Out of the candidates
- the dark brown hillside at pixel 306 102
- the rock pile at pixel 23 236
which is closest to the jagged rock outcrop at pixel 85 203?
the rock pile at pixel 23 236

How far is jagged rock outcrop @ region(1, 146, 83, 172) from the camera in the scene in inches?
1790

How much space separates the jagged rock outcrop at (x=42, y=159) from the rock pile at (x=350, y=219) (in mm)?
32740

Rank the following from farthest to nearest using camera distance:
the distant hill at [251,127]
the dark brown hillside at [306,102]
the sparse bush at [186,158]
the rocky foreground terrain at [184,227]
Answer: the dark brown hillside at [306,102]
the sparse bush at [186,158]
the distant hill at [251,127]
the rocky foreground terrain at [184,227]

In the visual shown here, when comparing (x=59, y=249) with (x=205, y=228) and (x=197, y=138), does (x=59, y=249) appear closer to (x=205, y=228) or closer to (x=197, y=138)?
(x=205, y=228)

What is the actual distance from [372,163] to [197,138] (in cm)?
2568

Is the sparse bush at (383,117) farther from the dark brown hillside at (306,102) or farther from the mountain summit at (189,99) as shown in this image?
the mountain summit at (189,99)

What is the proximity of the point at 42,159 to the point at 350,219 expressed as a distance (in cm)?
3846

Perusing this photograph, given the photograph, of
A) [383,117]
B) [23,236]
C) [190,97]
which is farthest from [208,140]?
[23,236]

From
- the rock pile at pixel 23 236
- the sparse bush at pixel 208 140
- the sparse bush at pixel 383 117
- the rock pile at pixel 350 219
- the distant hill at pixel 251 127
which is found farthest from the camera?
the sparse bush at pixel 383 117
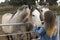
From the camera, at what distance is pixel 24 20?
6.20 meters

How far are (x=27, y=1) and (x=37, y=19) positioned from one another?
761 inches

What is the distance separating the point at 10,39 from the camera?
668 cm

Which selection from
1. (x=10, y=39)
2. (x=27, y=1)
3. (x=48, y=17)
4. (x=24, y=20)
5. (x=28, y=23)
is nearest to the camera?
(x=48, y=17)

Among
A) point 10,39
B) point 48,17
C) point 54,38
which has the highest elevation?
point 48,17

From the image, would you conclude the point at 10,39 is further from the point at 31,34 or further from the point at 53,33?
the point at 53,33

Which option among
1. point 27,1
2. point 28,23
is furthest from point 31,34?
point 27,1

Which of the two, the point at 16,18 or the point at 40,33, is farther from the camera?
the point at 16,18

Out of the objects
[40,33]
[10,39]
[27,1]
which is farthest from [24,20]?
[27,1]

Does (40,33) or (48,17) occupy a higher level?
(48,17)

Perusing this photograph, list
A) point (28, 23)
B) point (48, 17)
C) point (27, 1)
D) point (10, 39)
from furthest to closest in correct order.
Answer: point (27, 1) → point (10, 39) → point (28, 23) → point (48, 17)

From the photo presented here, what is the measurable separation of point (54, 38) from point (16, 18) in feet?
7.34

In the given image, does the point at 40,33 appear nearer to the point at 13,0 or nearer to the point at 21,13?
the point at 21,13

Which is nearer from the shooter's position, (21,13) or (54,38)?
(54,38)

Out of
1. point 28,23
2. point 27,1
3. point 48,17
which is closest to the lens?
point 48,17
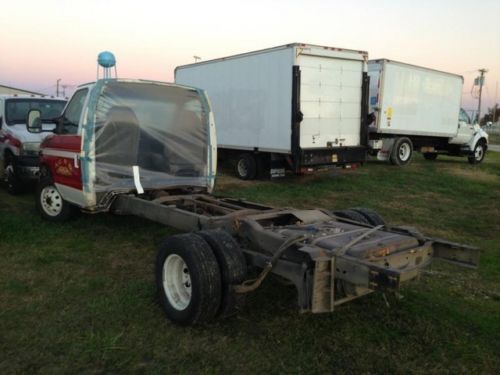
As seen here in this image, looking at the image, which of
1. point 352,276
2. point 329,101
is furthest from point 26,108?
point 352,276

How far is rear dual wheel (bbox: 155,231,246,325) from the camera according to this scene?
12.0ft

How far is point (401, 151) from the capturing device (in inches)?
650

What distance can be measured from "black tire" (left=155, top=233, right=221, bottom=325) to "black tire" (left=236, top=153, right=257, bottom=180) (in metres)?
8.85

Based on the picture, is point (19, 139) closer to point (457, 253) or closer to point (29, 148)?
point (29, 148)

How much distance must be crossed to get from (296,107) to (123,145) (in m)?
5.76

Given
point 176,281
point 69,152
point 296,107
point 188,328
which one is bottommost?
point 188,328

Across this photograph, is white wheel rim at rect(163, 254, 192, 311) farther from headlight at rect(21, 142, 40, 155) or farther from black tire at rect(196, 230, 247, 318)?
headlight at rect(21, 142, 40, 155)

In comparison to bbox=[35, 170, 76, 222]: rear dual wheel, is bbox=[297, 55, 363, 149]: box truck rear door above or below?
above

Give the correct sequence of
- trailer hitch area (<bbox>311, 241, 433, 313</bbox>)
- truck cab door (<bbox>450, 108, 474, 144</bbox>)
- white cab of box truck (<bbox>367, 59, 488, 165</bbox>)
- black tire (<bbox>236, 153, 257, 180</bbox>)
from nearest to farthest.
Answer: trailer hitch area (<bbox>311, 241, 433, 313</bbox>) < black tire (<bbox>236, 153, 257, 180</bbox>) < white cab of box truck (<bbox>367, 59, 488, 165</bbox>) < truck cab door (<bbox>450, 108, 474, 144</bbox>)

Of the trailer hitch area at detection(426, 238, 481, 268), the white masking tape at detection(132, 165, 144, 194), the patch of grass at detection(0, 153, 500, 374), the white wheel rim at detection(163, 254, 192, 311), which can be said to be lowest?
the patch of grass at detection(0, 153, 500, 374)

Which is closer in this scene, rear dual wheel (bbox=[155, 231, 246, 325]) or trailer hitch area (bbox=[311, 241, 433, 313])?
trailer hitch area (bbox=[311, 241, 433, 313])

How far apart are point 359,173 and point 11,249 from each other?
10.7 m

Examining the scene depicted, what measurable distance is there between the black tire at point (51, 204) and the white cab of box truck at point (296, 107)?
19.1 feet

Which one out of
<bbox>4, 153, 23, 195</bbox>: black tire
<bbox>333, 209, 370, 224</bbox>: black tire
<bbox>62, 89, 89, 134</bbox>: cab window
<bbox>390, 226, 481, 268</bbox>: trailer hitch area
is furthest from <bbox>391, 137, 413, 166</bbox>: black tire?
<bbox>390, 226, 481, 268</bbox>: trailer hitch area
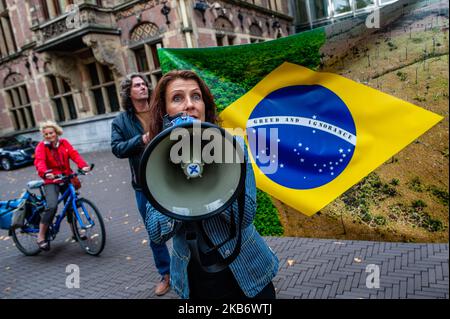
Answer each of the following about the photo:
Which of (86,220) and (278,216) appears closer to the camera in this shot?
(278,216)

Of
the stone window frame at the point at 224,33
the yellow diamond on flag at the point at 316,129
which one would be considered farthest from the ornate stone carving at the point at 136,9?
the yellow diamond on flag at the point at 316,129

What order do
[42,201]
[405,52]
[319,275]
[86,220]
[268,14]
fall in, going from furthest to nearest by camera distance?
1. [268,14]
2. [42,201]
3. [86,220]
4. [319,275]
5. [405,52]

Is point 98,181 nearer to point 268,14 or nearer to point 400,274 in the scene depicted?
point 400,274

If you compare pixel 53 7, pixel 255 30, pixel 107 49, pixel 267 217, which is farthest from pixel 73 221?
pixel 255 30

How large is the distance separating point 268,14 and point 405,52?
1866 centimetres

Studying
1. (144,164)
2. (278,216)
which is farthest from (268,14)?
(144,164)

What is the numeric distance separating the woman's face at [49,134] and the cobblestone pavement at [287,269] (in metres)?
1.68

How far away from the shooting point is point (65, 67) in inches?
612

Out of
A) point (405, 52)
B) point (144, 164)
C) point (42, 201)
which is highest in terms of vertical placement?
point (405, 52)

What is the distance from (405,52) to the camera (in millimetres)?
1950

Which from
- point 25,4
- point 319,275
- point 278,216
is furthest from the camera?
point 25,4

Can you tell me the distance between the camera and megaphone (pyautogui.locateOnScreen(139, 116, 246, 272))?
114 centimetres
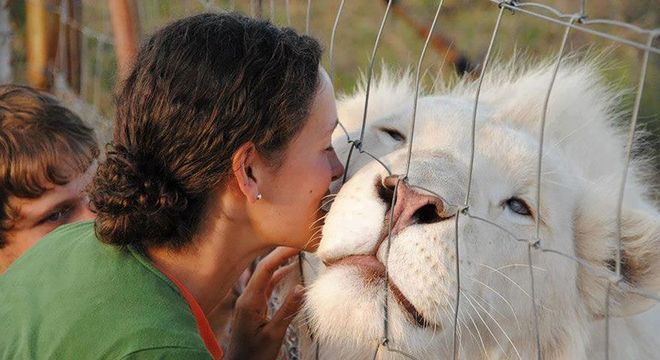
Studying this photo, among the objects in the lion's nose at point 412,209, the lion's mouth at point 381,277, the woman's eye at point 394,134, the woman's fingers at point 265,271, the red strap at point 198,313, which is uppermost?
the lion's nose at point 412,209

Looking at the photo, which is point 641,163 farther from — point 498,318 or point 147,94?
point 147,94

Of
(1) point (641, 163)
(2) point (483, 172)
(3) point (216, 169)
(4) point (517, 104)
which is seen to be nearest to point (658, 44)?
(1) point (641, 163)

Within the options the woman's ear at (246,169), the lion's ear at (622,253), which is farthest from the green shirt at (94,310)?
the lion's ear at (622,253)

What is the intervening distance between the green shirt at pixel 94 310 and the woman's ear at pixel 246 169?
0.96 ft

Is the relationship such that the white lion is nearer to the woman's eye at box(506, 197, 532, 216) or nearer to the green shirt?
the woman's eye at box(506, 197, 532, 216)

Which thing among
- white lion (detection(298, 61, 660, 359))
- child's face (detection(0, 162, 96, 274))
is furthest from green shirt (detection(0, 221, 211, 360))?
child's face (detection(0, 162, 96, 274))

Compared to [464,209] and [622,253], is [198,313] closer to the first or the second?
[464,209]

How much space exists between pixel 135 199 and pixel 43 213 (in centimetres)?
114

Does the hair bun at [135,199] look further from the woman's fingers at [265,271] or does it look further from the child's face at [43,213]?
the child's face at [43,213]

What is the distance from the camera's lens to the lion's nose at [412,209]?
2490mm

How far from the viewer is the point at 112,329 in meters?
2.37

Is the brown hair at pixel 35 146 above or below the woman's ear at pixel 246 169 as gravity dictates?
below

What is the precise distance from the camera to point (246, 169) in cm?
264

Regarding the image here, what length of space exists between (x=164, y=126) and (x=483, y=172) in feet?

***

Above are the records; copy exactly the lines from the one with "Within the options" through the final line.

Solution to this problem:
Within the options the woman's ear at (246,169), the lion's ear at (622,253), which is farthest from the green shirt at (94,310)?
the lion's ear at (622,253)

What is the intervening distance between the green shirt at pixel 94 310 and the woman's ear at pixel 246 169?
0.96 ft

Is the relationship such that the white lion is nearer to the woman's eye at box(506, 197, 532, 216) or nearer to the green shirt?
the woman's eye at box(506, 197, 532, 216)

Which thing among
- white lion (detection(298, 61, 660, 359))
- child's face (detection(0, 162, 96, 274))
is furthest from green shirt (detection(0, 221, 211, 360))?
child's face (detection(0, 162, 96, 274))

Compared to [464,209] and [622,253], is [198,313] closer to the first or the second?
[464,209]

How much space exists between pixel 135 199 and pixel 43 213 (in centimetres)?
114

Does the hair bun at [135,199] look further from the woman's fingers at [265,271] or does it look further from the child's face at [43,213]?
the child's face at [43,213]

What is the distance from the camera's lens to the lion's nose at [412,209]?
2490mm

How far from the viewer is the point at 112,329 in meters?
2.37

Is the brown hair at pixel 35 146 above or below the woman's ear at pixel 246 169 as gravity dictates?
below

What is the precise distance from the camera to point (246, 169) in cm?
264

Regarding the image here, what length of space exists between (x=164, y=126) and (x=483, y=172) in feet?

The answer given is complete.